Wednesday, February 21, 2007

snow snow snow


i am sitting in our apartment gazing at the blanket of whiteness that keeps falling outside. its funny now its our chance to get blasted with a blizzard. but if you think of it please keep us in your prayers today til saturday because we have about 30 kids coming today for Collision a teen camp we are hosting. pray they arrive safely and that God speaks into their hearts and lives through His Word.

Thursday, February 08, 2007

what i've been thinkin about.....

over the past few months the Emerging Church has become a big discussion in the US but also very much within the baptist church in denmark as a leader model. i am in the process of reading Stories of Emergence: Moving from Absolute to Authentic by various authors. One of them being Tony Jones will be visiting here in March so i will get to hear him personally. i am in the process of thinking things through. So i was hoping if any of you have comments to my latest question i would be oh so glad to hear your thoughts and have a discussion about all this.

How do we convey God's judgement of sin without condemnation?

the red flag i see as of now about bringing these ideas to denmark is that the spiritual foundation is vastly different than that in the US. and even now within the baptist church here there is such a strong message of love that sin is overlooked and not addressed. and even if you mention it you are labeled as being intolerant and judgemental which is not my heart at all but i believe God has shown us a way to live that is best for us and protective.

for example: last weekend there was a meeting about the teen and young adult part of the summer conference for all the baptist churches in denmark. and in that meeting they had to discuss if they should make a rule that guys and girls can sleep in the same tent. the argument for that was if one guy would bring his nonbelieving friend wouldnt he think it was weird that there was a rule like that. one of our girls was in that group and she was the only one along with one other girl that was not in agreement and explained that it sends mixed signals to the christian teens as to what is and isn't acceptable. after some dialogue the groups thoughts were provoked and they did set a rule for the 13-18yr. that they are not allowed to sleep with the opposite sex. but for the young adults there is no boundary.

this is a little insight into the issues we are working through here. where the message of God's love has been so much that sin is just allowed. this is the consequence for not talking about sin. but then i read quotes like this one and a ? comes to my mind.

_ _ _

* _WHAT THIS EXERCISE ASKS_:
A – Answer these from the blog post:
(i) About how many kids are coming for Collision?
(ii) Which of the authors of Stories of Emergence will visit in March?
(iii) For what age range did the meeting set a rule against sleeping with the opposite sex?
B – Please write what comes next in the blog post about the Emerging Church in Denmark, picking up after its final sentence.

* _RECORDS PROVIDED_:
_ _ _

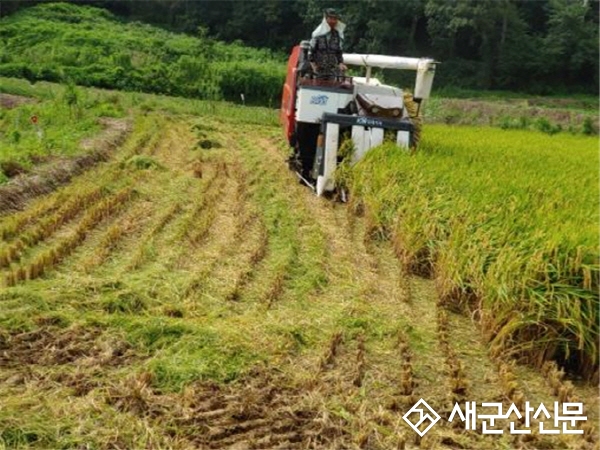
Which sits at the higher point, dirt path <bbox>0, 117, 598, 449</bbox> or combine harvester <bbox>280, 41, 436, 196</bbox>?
combine harvester <bbox>280, 41, 436, 196</bbox>

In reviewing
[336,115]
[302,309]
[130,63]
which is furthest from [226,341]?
[130,63]

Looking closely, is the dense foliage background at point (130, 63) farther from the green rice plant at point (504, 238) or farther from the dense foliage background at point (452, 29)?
the green rice plant at point (504, 238)

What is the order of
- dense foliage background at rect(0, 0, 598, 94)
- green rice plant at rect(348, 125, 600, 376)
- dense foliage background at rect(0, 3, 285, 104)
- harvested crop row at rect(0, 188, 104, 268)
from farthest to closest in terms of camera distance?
dense foliage background at rect(0, 0, 598, 94), dense foliage background at rect(0, 3, 285, 104), harvested crop row at rect(0, 188, 104, 268), green rice plant at rect(348, 125, 600, 376)

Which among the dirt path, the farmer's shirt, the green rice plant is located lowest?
the dirt path

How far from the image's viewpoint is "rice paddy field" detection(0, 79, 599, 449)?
11.9ft

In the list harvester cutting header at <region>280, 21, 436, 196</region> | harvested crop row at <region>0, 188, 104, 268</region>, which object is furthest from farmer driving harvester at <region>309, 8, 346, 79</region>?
harvested crop row at <region>0, 188, 104, 268</region>

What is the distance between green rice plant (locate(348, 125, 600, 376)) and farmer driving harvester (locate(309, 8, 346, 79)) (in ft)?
6.41

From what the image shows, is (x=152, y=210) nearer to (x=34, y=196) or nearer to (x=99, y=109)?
(x=34, y=196)

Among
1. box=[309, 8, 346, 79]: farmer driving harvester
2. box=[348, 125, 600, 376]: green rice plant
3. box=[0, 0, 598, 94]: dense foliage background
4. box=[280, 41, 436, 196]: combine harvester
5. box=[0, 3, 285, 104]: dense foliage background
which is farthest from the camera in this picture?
box=[0, 0, 598, 94]: dense foliage background

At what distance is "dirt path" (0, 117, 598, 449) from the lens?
3.56 meters

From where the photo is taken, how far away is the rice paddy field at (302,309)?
364cm

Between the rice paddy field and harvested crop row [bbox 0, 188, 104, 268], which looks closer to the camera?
the rice paddy field

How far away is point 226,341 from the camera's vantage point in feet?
14.3

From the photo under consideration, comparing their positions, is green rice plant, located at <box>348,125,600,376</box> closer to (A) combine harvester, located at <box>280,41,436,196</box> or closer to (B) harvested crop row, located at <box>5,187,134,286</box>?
(A) combine harvester, located at <box>280,41,436,196</box>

_ _ _

* _WRITTEN RESPONSES_:
A –
(i) About 30 kids.
(ii) Tony Jones.
(iii) 13 to 18 years old.

B –
this is by Mike Yaconelli and his church
"We don't talk about sin very often. In the 12 years since L'Arche, I may have talked about it twice. Do I believe in sin? Of course. Do I believe people are accountable to God for their sin? Absolutely. Do I believe it would be better if people didn't sin? Certainly. But the people who come to Grace Community Church know all about sin. Many of them have lived in it all their lives. It has destroyed their families, their incomes, their futures. They come to church to find out what to do about it. How do they escape the hold sin has on their lives? How do they find a way out of the addiction to sin? How can they find forgiveness and healing--and grace? We don't have to talk about sin. Its a given. What we're all longing for is good news."

when the christians of denmark read this how will they respond? will the church become this group of people who are not experiencing any victory over sin in their lives? i realize none of us are perfect or will be in this life but dont we discredit the power of the resurrection and God transforming us into something new, alive and free?

my heart is not to criticize this movement because i am still tryin to figure out and how far we go "Moving from Absolute to Authentic". would love to hear any thoughts.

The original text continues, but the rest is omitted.